• Exercise data:
((
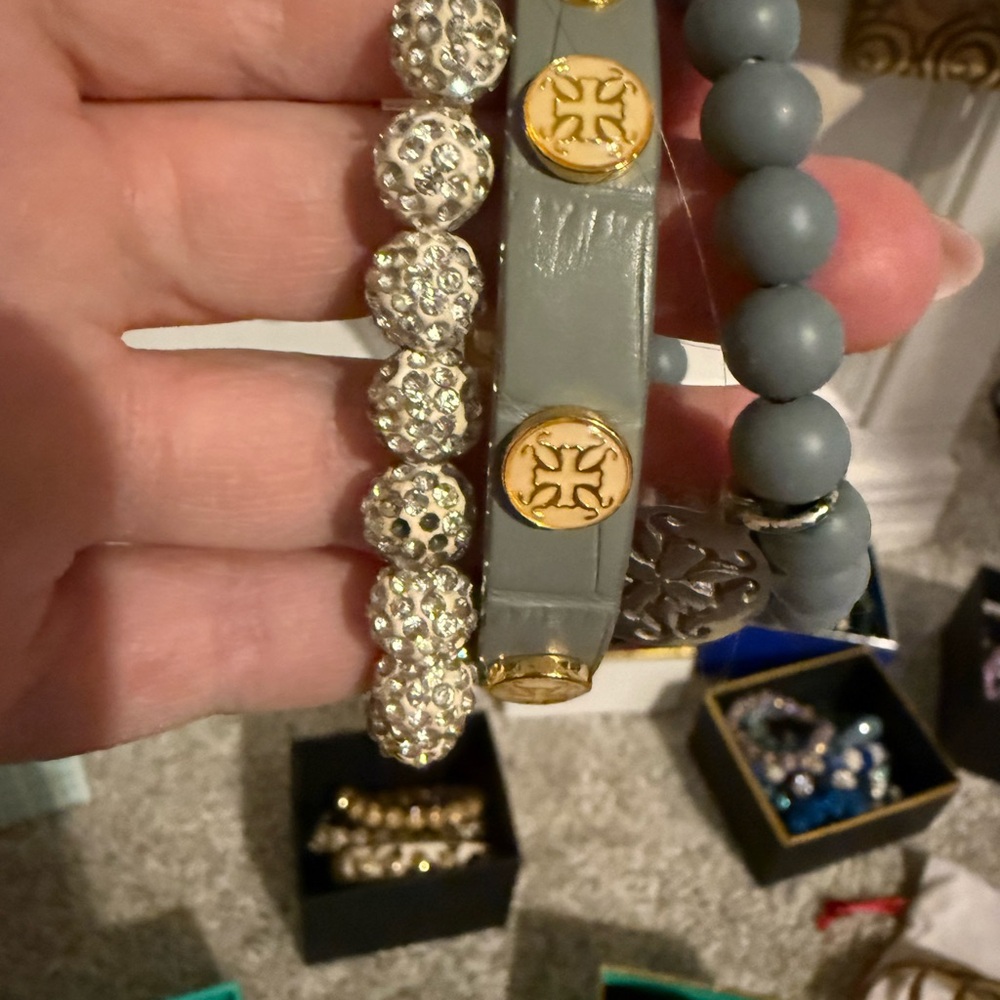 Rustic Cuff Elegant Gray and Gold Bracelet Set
))
((
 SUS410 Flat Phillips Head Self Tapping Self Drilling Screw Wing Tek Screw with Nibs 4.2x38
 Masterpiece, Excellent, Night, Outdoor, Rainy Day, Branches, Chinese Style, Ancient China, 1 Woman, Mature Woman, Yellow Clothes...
))
• Assignment:
The answer is the run of lines above from the line containing "SUS410 Flat Phillips" through the line containing "Masterpiece, Excellent, Night, Outdoor, Rainy", copied exactly and alone.

• Answer for this exercise:
 SUS410 Flat Phillips Head Self Tapping Self Drilling Screw Wing Tek Screw with Nibs 4.2x38
 Masterpiece, Excellent, Night, Outdoor, Rainy Day, Branches, Chinese Style, Ancient China, 1 Woman, Mature Woman, Yellow Clothes...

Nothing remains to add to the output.